New means of predicting populations more accurately accounts for random influences
By studying the ways of little jar-bound cannibals — tiny flour beetles who like to eat their young — scientists at Rockefeller University have created techniques they believe are the best yet to capture how random “noise” affects the dynamics of a biological population.
To understand how randomness affects population fluctuations, most researchers now use approximate methods from physics that cannot incorporate the highly complex and random events that occur in population biology, the researchers say in a new paper in Proceedings of the National Academy of Sciences.

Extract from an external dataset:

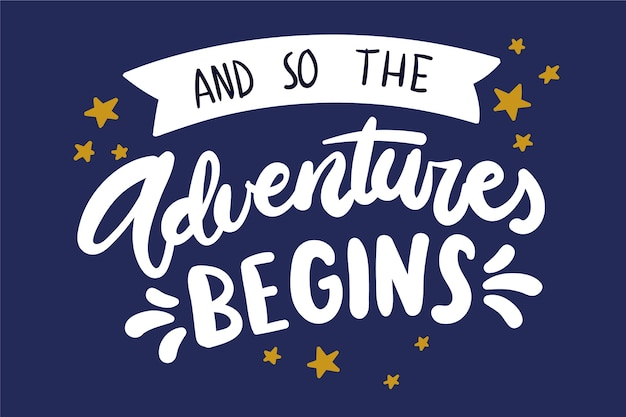 Adventure lettering with stars Free Vector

“We are coming up with ways to understand better the details of interactions between random effects and the inherent biology of a system, with the hope that our techniques can be applied to natural populations that we might want to manage or understand,” says the study’s first author, Daniel C. Reuman, Ph.D., a research associate in Rockefeller’s Laboratory of Populations, headed by senior author Joel E. Cohen.
The researchers sought to understand how stochasticity — random influences such as changes in weather or resources — create novel patterns in the dynamics of population change. To do this, they studied a contained population of flour beetles, an insect that has long been used to study population dynamics. These beetles are peculiar cannibals; adult beetles will eat eggs or pupae, but not larvae, and larvae will also eat eggs. “Cannibalism causes wacky and interesting population dynamics, but over time, the population does not go extinct, making it a great opportunity for understanding the way random events and population dynamics interact,” said Reuman.
The researchers counted the numbers of larvae, pupae and adults in jars every two weeks. From these data, they derived “power spectra” that represented mathematically how inherent density-dependent processes in the system (births, deaths and cannibalism) interacted with random events (such as times when more eggs were eaten by chance, resulting in fewer adults). They then used the power spectra to compare the accuracy of predictions about the beetle population generated by their model with the accuracy of predictions generated using the linear methods from physics, a more traditional means of understanding noisy populations. In most cases, predictions of their model were far more successful in describing the experimental data.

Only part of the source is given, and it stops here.